Probably, depending on how it's defined, about 10% of the American population has obstructive sleep apnea. This is a risk factor for hypertension, stroke, death, atrial fibrillation, car crash, and a lot of things that can affect not just the person who has it, but also their bed partner, or the person in the shotgun seat, or oncoming lane. So it actually is a public health problem of some magnitude.

The diagnosis and management of sleep apnea to this point, has been, in my view, too complicated, too time consuming, too expensive, too patient unfriendly, too test-oriented and not nearly enough follow up chronic management oriented.

That is changing. It has to change. There is a professional organization that continues to insist that physicians who are board certified in sleep medicine be reimbursed for reading the sleep studies, which is where the money has traditionally been, and which, I can tell you, is not rocket science.

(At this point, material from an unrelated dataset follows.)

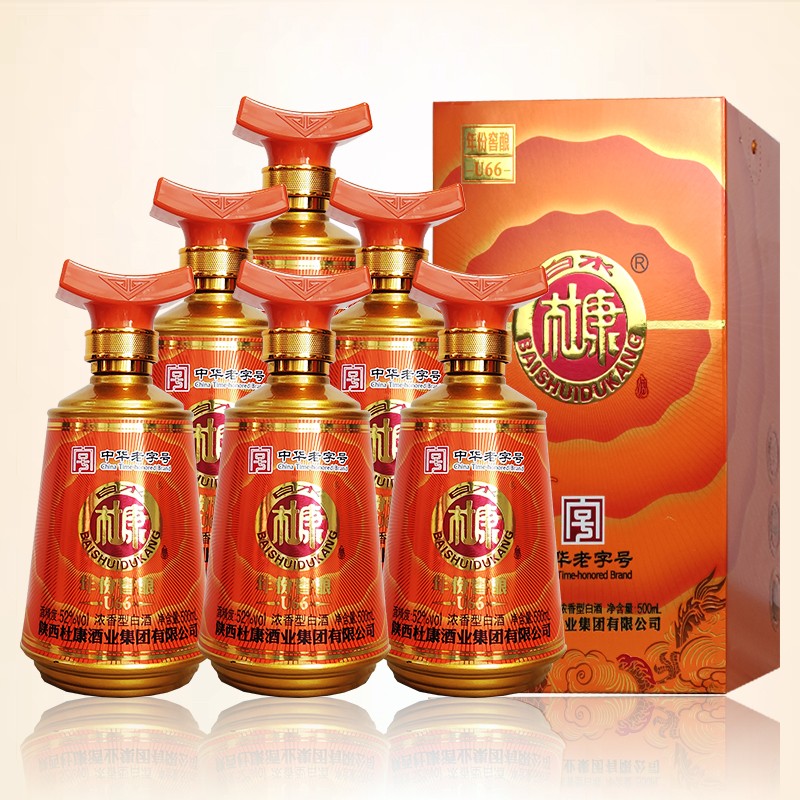 【中华老字号】白水杜康 年份窖酿u66浓香型白酒52度整箱装粮食酒 500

The management, follow-up and actual care of patients has just been sort of willy-nilly, slip-shod, not necessarily done by people who even understand what a sleep study means. As a result, the vast majority of people with sleep apnea remain undiagnosed.

They don't want to bother with all of this expensive testing, or maybe they have the test, but they never even get any follow-up. And many people who are prescribed effective treatment don't use it, again, because chronic use of any treatment requires ongoing encouragement, education, follow-up adjustment, and care, which has really not been a huge focus of professional organizations, which seem to be a little bit more focused on testing than on actually taking care of patients.